Mediocre Murakami

First Person Singular
By Haruki Murakami
245 pp. Vintage. $17.


I discovered Murakami back in 2013 when I lived in Rome and came across Kafka on the Shore. It remains my favorite Murakami to this day and serves as a potent gateway drug to the rest of his work.

I read most of Murakami’s other novels in the 2-3 months following, to the point that now every time I’m holding one of his books I feel I’m back on a Roman bus on the way to teach a class of rowdy first graders.

The other thing about Murakami that takes me back to 2013 is that none of his new work has really been all that new. Both the short stories or the novels he’s completed in the time since have all felt reminiscent of Murakami’s earlier work. The themes are the same, the cats are the same, the music’s the same.

“First Person Singular” is essentially Murakami’s greatest hits, thematically speaking, except if you’ve read the others this isn’t all that great. There’s an undeniable sense of “been here, read that” throughout the eight stories featured here.

Murakami writes about the same things so frequently that at times it’s hard to distinguish Murakami from his protagonists, or his protagonists from one another. They all like jazz. And the Beatles. And baseball. They all like to pine over women and have cats that do and don’t talk to them.

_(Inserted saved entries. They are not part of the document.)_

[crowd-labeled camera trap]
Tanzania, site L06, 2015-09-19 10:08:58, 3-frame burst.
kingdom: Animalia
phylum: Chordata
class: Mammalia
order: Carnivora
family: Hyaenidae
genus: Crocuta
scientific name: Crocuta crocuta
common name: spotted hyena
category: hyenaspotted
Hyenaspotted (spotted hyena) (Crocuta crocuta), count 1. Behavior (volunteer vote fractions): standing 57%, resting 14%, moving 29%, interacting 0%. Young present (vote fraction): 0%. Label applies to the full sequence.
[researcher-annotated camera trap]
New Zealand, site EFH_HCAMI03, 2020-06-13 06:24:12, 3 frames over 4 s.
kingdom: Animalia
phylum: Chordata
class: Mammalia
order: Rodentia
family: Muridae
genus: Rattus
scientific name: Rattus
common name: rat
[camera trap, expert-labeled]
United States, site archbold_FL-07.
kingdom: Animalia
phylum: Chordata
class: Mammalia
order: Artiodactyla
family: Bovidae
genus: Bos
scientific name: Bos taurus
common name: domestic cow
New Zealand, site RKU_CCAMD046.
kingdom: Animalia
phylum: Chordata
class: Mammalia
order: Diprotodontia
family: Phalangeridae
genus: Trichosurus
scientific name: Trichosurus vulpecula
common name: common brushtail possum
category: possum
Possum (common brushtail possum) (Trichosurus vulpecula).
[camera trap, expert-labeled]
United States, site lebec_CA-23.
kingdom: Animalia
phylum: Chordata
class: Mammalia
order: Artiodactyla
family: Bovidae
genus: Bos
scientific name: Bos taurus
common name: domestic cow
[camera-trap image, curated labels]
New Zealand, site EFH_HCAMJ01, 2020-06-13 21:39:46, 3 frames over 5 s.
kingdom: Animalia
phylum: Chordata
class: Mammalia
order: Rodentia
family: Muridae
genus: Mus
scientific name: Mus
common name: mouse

I’d recommend Murakami’s last story collection, Men Without Women, over this one, particularly because one of those stories inspired Japanese director Ryusuke Hamaguchi’s excellent 2021 film, “Drive My Car.” But the only one of the eight stories here that’s likely to stick is “Confessions of a Shinagawa Monkey,” which appeared first as a piece in The New Yorker, here.

The rest are already fading from memory.

Rome … Murakami … I’ll always love both, even if it feels like their best days are behind them.